What is being asked:
Answer these questions about the cubic polynomial problem below:
(a) At what value of x does the problem say f(x) has a local maximum?
(b) Which options does the worked answer choose?
(c) What value does the solution find for b?

── Text section

Question

If $f(x)$ is a cubic polynomial which has local maximum at $x=-1$. If $f(2)=18,f(1)=-1$ and $f^{\prime }(x)$ has local minimum at $x=0$, then

• A. the distance between $(-1,2)$ and $[a,f(a)]$ where $x$ $=a$ is the point of local minima is $2\sqrt{5}$.
• B. $f(x)$ is increasing for $x\in [1,2\sqrt{5}]$.
• C. $f(x)$ has local minima at $x=1$
• D. the value of $f(0)=5$.

Answer 1

Answer: (B), (C)

We have the cubic polynomial function
$f(x)=a{x}^3+b{x}^2+cx+d$
$f(1)=-1=a+b+c+d$
$f(2)=18=8a+4b+2c+d$
$19=7a+3b+c(1)$
Therefore,
$f^{\prime }(x)=3ax2+2bx+c$
$f^{\prime }(-1)=0$
$3a-2b+c=0$
$3a+c=0$
$c=-3a(2)$
and $f^{\prime \prime }(x)=6ax+2b$
$f^{\prime \prime }(0)=0$
$b=0(3)$
Substituting Eqs. (2) and (3) in Eq. (1), we get
$19=7a-3a$
$\Rightarrow a=\frac{19}{4}$
Therefore, $c=-\frac{57}{4}$
and $d=-1-a-b-c$
$=-1-\frac{19}{4}-0-\frac{57}{4}$
$=-\frac{(4+19+57)}{4}=-\frac{80}{4}$
Therefore, $f(x)=\frac{19}{4}{x}^3-\frac{57x}{4}-\frac{80}{4}$
$=\frac{1}{4}\left(19x^3-57x-80\right)$
and $f^{\prime }(x)=0\Rightarrow \frac{1}{4}\left(57x^2-57\right)=0$
$\left(x^2-1\right)=0\Rightarrow x=1,-1$
$f^{\prime }(x)=\frac{57}{4}(x-1)(x+1)$
Therefore, $f^{\prime \prime }(x)=\left(\frac{57}{2}\right)2x$
$\Rightarrow f^{\prime \prime }(1)>0$
The point of minima is $x=1$. Therefore,
$f(1)=\frac{1}{4}(19-57-80)=\frac{59}{2}=\frac{-59}{2}$
Point $\left(1,\frac{-59}{2}\right)$ distance from point $(-1,2)$ is
$\sqrt{(1+1{)}^2{\left(\frac{-59}{2}-2\right)}^2}=\sqrt{4+\frac{(63{)}^2}{4}}$
$=\frac{1}{2}\sqrt{63^2+4^2}$
Hence, $f(x)$ is increasing, that is, $x\ge 1$.

────
── Extracted material

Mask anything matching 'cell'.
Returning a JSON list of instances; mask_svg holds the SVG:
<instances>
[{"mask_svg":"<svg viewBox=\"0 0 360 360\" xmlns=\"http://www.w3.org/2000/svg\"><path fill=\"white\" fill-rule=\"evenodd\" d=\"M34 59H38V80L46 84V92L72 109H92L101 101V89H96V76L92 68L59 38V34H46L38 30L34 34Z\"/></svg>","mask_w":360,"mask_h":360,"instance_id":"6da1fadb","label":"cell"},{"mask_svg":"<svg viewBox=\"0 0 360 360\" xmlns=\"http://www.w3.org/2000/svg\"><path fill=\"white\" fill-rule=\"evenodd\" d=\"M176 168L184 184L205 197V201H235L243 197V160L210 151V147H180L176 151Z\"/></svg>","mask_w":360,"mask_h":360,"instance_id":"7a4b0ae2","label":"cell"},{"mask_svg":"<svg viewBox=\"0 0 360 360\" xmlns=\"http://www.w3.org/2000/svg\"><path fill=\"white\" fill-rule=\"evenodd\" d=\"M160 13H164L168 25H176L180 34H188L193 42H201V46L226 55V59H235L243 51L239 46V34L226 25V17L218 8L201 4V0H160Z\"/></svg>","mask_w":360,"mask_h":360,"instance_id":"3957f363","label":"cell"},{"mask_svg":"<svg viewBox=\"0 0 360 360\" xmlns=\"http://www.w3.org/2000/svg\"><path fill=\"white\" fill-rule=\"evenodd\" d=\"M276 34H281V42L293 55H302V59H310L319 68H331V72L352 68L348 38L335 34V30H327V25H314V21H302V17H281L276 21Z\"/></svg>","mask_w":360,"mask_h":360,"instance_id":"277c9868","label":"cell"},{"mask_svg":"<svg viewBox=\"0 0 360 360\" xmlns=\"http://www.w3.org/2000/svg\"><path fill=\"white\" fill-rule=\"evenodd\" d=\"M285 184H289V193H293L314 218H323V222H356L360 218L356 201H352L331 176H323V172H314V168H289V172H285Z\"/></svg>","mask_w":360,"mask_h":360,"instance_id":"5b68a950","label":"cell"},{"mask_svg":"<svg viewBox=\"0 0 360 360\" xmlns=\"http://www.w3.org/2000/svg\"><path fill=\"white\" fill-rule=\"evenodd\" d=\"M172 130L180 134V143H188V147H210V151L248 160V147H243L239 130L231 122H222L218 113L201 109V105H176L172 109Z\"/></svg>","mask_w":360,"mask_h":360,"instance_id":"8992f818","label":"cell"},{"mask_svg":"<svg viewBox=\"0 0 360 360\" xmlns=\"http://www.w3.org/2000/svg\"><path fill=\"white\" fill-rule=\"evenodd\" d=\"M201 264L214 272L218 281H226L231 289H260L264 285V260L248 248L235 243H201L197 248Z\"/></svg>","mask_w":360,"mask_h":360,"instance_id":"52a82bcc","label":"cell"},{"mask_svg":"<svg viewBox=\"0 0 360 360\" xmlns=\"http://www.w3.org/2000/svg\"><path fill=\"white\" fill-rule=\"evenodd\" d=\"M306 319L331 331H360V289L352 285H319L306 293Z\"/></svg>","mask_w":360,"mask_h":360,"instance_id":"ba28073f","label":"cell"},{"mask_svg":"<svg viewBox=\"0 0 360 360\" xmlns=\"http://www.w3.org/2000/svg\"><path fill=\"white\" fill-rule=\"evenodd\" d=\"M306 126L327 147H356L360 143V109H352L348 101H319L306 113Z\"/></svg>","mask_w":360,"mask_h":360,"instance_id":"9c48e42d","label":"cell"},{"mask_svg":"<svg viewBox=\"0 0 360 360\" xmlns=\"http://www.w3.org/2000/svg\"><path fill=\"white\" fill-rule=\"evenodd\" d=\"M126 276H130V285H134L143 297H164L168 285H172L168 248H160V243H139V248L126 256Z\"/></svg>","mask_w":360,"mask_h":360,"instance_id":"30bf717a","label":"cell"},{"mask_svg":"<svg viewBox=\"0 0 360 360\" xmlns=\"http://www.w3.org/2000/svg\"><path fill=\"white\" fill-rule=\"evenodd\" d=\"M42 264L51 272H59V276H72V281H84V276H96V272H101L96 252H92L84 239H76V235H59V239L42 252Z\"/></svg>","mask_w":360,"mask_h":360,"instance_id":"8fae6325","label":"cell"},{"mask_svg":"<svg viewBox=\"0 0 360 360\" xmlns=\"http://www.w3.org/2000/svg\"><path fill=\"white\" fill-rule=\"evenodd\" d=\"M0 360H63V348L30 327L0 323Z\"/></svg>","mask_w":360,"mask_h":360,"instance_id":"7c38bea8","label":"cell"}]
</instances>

────

Exercise solution:
(a) x = -1
(b) (B) and (C)
(c) b = 0